Thankyou climate change! Mango season is arriving in Kerala a whole month earlier than five years ago. Today, I had my first mango. There is something exquisite about tasting the first mango of the season, sucking at the firm flesh that melts sweetly in an implosion of sticky juice. Shan Nawas, our breakfast waiter, says that in his village the mangoes are already ripe compared to the end of March or early April when he was a child. There are more than 20 varieties of mango, including blue ones (although the flesh is still golden). Shan’s mother has planted 12 different types in their garden. I think we might have to visit this village!
Shan is a university educated engineer, but he can’t find work in his field that pays well enough so he’s waiting tables, hoping to go to America one day. But Obama’s recovery plan has left him little hope there. More than 60% of the migrant workers affected by the new visa rules are Indians. The newspapers here are trying to put a brave face on it, pointing out that India will gain from the newly swollen workforce, but the truth is that the economic climate is also effecting the domestic job market – two major IT firms in Bangalore and Hyderbad have closed in the past week alone. Even those engineers graduating from the elite Indian Institutes of Technology (IITs), which are so competitive that of the 150,000 students that apply for places each year, only 3,000 are admitted, aren’t shielded from job woes. More than 60% of final-year IIT students are yet to find job placements, with many fearing uncertainty for months in an unprecedented nail-biting wait. In previous decades, more than 90% of graduating IIT students were snapped up by mid-February – mostly in high-paying jobs at top-performing international companies – with the remainder finding job placements by March.

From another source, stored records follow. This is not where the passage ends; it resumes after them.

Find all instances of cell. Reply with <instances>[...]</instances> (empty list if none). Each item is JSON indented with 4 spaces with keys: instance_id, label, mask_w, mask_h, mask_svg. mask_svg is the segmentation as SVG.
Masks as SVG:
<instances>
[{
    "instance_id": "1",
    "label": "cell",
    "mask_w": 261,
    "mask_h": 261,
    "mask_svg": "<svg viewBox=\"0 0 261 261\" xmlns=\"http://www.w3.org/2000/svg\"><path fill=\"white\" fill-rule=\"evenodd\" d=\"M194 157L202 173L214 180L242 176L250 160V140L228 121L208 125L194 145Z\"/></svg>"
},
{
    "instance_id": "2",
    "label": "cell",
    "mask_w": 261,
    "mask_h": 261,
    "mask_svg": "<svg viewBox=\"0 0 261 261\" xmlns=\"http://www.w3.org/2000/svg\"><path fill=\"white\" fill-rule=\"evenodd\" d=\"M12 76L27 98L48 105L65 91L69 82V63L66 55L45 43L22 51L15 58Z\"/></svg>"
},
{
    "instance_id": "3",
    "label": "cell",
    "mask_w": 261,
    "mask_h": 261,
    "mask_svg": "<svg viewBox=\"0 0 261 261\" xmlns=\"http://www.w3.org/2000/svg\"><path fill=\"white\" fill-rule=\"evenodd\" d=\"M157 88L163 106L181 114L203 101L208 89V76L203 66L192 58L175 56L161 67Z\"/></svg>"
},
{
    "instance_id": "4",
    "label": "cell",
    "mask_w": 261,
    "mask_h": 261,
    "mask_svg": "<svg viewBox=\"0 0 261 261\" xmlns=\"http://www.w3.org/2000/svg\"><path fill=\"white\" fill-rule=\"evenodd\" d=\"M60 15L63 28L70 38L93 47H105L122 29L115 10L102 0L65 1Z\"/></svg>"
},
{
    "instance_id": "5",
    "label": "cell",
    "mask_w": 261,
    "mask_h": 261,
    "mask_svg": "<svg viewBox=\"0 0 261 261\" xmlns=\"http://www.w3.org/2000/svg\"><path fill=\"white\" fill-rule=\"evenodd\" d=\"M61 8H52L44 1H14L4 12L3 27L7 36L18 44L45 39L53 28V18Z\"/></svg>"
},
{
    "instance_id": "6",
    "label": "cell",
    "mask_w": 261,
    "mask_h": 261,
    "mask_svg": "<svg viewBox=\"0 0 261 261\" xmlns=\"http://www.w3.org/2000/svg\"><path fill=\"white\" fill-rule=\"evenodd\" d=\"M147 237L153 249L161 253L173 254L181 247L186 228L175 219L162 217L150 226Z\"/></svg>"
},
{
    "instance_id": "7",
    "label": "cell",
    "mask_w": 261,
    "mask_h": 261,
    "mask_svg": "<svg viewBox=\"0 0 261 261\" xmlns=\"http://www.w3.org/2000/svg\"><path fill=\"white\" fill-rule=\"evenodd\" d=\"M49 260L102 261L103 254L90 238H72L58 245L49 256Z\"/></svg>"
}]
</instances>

Last year, the government opened 6 new IITs across the country, and more are planned for this year. It’s all part of academic-turned prime minister Manmohan Singh’s bid to transform India’s research landscape and accelerate the development of a knowledge economy. But shifting the country from its current 80% agricultural-based society into 21st-century industrialisation is hitting political roadblocks.
Singh’s much-heralded plans to create 14 new institutes of excellence are floundering before the first brick’s been laid. Squabbling between the government agencies charged with their implementation means the World Class Universities bill will likely miss this month’s deadline to pass in the short parliamentary session.
Each year, more than a quarter of India’s undergraduates leave the country to study or work in universities and institutes in the West. It’s a trend that Singh was hoping to reverse when he announced the $3 billion universities plan last June, imbuing the move with a sense of urgency and enthusiasm that has all but petered out in the ensuing months of infighting amongst stakeholders. The newly set-up, and Singh-endorsed, National Knowledge Commission favors a US model for the new institutes – encouraging investment from private companies and philanthropic endowments, introducing competition for faculty positions and performance-rated salary schemes, yearly syllabi revisions to maintain course currency, and, most controversially, financial and curriculum autonomy to enable the universities to set their own student fees and generate revenue from industry collaborations.
Such proposals represent a sea-change for this relatively young nation that was created on Mahatma Gandhi principles of social equality. But it is precisely the career-for-life, government-set civil service salary scheme that has stultified Indian universities, to the extent that many ‘academics’ I meet are happy to while away their time to pensionable retirement, dictating occasional classes from ancient textbooks and not producing a single piece of original research during their entire careers.
Indian scientists author just 2.7% of the total number of peer reviewed articles and India’s contribution to the top ranked scientific journals is less than 1% compared to more than 60% for the US. Although there are 350,000 undergraduate engineers in India, compared to 70,000 in the US, India spends just 3% of its GDP on research and development, compared to the average 25% of GDP by OECD countries.
Singh’s desire for radical change is not shared by the University Grants Commission, which opposes all of the NKC proposals, and which is backed by no less than the Singh’s own Minister for Human Resources, Arjun Singh. Together, the ministry and the UGC have introduced their own draft plan for the universities based on traditional lines and with the government fully in control of running each. If the bill currently being prepared by the Prime Minister’s Office, which is in tune with the NKC proposals, is not passed in the next few weeks, the only hope for his innovative plans would be the ordinance route, in which the government bypasses parliament to secure the act.
A bill for a parallel and less controversial 15 new central universities was passed in January without incident. Certainly there is interest from academics in new universities: when the vice-chancellors’ posts were advertised last month, there were more than 1,000 applications for the 15 positions.
But hopes may already be fading for the grander scheme. Before the act has even been passed, the ministry has renamed it; the World Class University System Act will now be known as the National University System Act. “We can’t name a child ‘genius’ who is at risk of growing up clueless,” a ministry official explained.